Man at center of transplant controversy may get new liver

VANCOUVER (NEWS 1130) – An indigenous man who has filed a human rights complaint over transplant rules requiring six months of sobriety is being assessed to potentially get a new liver after all.

BC Transplant says in May it eliminated rules requiring potential liver recipients to abstain from alcohol for six months.

“We have been in direct contact with the patient and can confirm that the process for transplant assessment is underway. Unfortunately in this situation, we believe there was a misunderstanding of the guidelines and processes around liver transplantation and we apologize for any upset caused” BC Transplant wrote in a statement. “With the emergence of new medical research and evidence we have been reviewing our clinical guidelines over the last year and in May 2019 we removed the alcohol abstinence recommendation from our exclusion criteria. Since then, no patients have been refused or removed from the transplant list for this reason alone.
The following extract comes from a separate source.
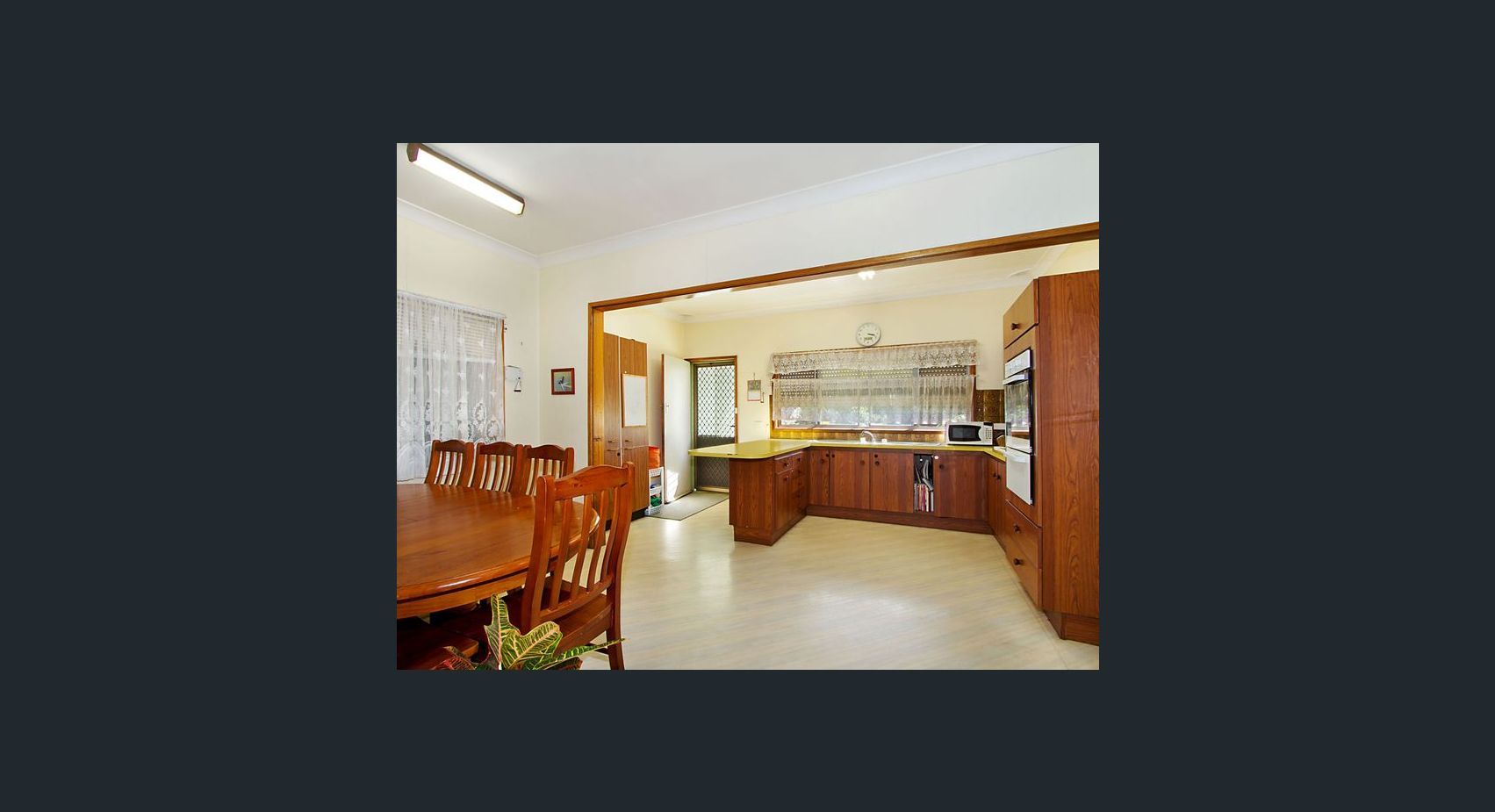 64 JOHNSON AV, SEVEN HILLS NSW 2147, 0 chambres, 0 salles de bain, House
David Dennis has end stage liver disease and requires a new liver, but claims he was removed from the waitlist because he has only been sober since May. He filed a challenge at the BC Human Rights Tribunal over his removal, arguing the sobriety rule is discriminatory because indigenous people suffer from higher rates of alcoholism, in large part due to intergenerational trauma.

BC Transplant says it still encourages alcohol abstinence for transplant patients because it find it improves liver condition and can “sometimes remove the need for transplant altogether.”